EXERCISE REQUIREMENTS → Carry on the article below about writing compelling villains, picking up right after its last sentence.

How do you write a compelling villain?

How do you create an antagonist that is so gripping, your readers can’t stop thinking about them?

There are 7 steps that are crucial to crafting compelling, flesh-and-blood villains. Each of these ingredients will allow you to write villains who will… 

Along the way, I will also show you how to fix the #1 mortal sin new writers make when creating villains.

What is a Villain?

A villain is a character who directly opposes the hero — either by actively trying to stop the hero, or by presenting a threat so great that the hero can’t ignore them.

Do All Stories Need a Villain?

No, not all stories need a villain. 

However, all stories need conflict, and one of the most compelling ways to generate conflict … is to set two characters against each other. 

Villains and antagonists allow writers to give conflict a personality, and lend a face to the choice at the heart of your story. 

Generally speaking, the longer your story, the more likely you are going to need a villain.

How Good Villains Make Great Stories

A good hero will hook us into a story.

A good villain will make us crave the story’s resolution, and keep us turning page after page.

How?

Good villains will hook your readers immediately. They can highlight your hero’s greatest virtues… and bring out their worst vices. Good villains will force your hero into action, and drive the story relentlessly forward.

But most of all: a villain will immerse you into a story.  

Have you ever felt real hatred for a fictional character? It makes you feel like the story is happening to you.

The Villain Spectrum of Sympathy

Some characters never get a chance.

Others are fanatics; they believe they are doing the right thing… and to them, failure is worse than death. 

…and some characters are born with a mouthful of flaming coal, laughing as they burn everything in spitting distance.

There is a vast spectrum of villainy at your fingertips. Where does your villain fall? 

To the left, you have the hateful. To the right, you have the sympathetic (and often tragic).

And in the center… lies a special kind of madness.

Throughout the course of their lives and your story, your villains may move across the spectrum, pendulously swinging between redemption and utter darkness.

Remember: movement along this spectrum is a powerful tool to make your villains feel dangerous and alive

  1. What is an Unsympathetic Villain?

An unsympathetic villain is a character whose motivations are pure evil. 

The audience is meant to hate (or fear) this character. But that hatred is useful; something about the power this character wields will glue your readers to the page…

Examples

  • Emperor Palpatine, Star Wars
  • Joffrey Baratheon, Game of Thrones
  • Dolores Umbridge, The Harry Potter Series
  1. What is a Sympathetic Villain?

A sympathetic villain is a character who believes they are doing the right thing. Often, they believe they are the hero of the story. 

They earn sympathy from the audience by having a tragic past, or a “moral” motivation. Sympathetic villains become villainous by taking their motivation too far… or by simply entering the main conflict on the opposite side of the Hero.  

Examples

  • Loki, Thor
  • Zuko, Avatar: The Last Airbender
  • Darth Vader (Anakin Skywalker), Star Wars
  1. What is a Volatile Villain?

A volatile villain is a character whose disposition flips back and forth, and doesn’t show their true colors until the very end.

RECORDED DATA →
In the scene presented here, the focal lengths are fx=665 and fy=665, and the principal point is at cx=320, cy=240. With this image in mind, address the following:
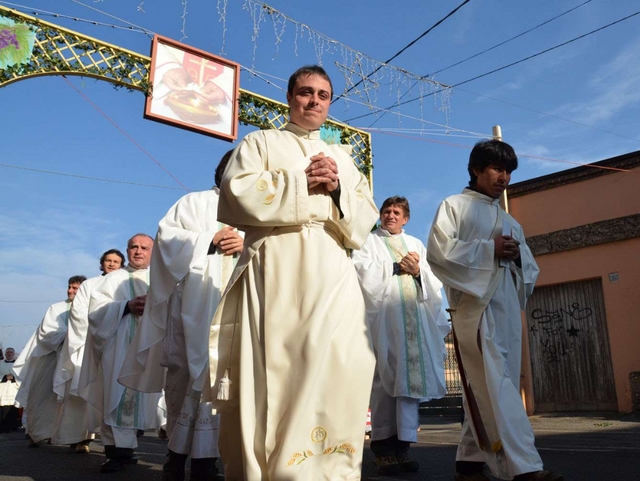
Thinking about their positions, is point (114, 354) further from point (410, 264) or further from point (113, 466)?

OUTPUT FOR THIS EXERCISE →
You may not even realize this character is evil until – at the very moment of redemption – they choose “the wrong way.” While all villains should be unpredictable, this character thrives on uncertainty. 

Because of the inherent tension of “will they, won’t they,” this villain can also make an excellent protagonist.

Examples: 

  • Jack, The Shining
  • Walter White, Breaking Bad
  • Saruman, The Fellowship of the Rings

Step 1: Motivate Your Villain

A villain with a motivation is a timed bomb.

When you give your villains powerful motivations, they take over the story. They raise the stakes, they hold the tension, and they force the hero to take drastic action.

But motivation can also be a tool to make your villains more complex… more mysteriously interesting….

Your villain may have multiple goals, some of which may conflict with their central motivation.

For example, say we have a villain who wants to dominate the whole world. What happens when his beloved daughter rebels, and joins forces with the hero to stop her own father? 

How your villain reacts will show us far more about than any description ever could. This is a fantastic way to show, and not tell, what makes your villain tick.

Step 2: Plant the Seeds of “Why” in Their Backstory

Once you know what your villain wants…

You need to understand WHY they want it. 

What happened in your villain’s past to make them this way?

Explore your villain’s defining moment, the moment that changed your villain forever.

  • Did they have to watch a loved one die?
  • Was it that time they got beat up in school or humiliated by their boss?
  • Were they spurned, laughed at, by someone they had fallen in love with?

When first crafting your villain, I strongly recommend you write a scene about their defining moment. You don’t have to include this scene in your story, but it helps to know what happened to them... and how badly it messed them up.

Step 3: Give Your Villain a Magnetic Personality

  • The Joker
  • Jafar from Aladdin
  • The Wicked Witch of the West

You are not meant to like these characters, but when they show up, we are glued to the screen.

To write a great villain, you must give them a magnetic aura, a set of personality traits that we find irresistible.

Some villains wield a sinister charisma, using their words and their body language to control the scene.

Others are unhinged, wilder than a rabid wolf, which forces us to watch their every move.

And some villains exude a quiet presence that is so striking you can almost feel the heat of their gaze. They don’t even have to speak, and we can tell they’re in complete control. Remember the first time you saw Darth Vader? 

How do you write a magnetic personality? 

I know of only one way to carve out a character’s personality. I have to feel it.

Here’s where the phrase “write what you know” is exceptionally helpful. Start by finding a feeling:

  • Recall a moment where someone made you afraid. Even the smallest spark will do.
  • Alternatively, was there a villain you could not stop thinking about, even after you finished their story?

Focus on that feeling. Brood on it. 

Breathe it in until the emotion of fear becomes so raw, you can feel it’s grip. Cold. Icey. Let that sense of dread bury into the pit of your stomach.

A great villain lurks inside that dread, in that feeling of wrongness. And their magnetism comes from the emotional power they have over you. Explore that feeling, and use it. 

Remember: emotion in the writer (you) equals emotion in the reader (us). 

Step 4: Make Your Villain So Powerful, They Almost Can’t Lose

A good villain will make it almost impossible for your hero to win. In fact, at the beginning of the story, it should be obvious that your hero doesn’t have a hope’s chance in hell.

This is one of my favorite videos on the subject:

A powerful villain will keep the stakes as high as possible. They will be so powerful that there is only the slightest, most infinitesimal crack in their armor that a hero might exploit… if the hero can grow strong enough.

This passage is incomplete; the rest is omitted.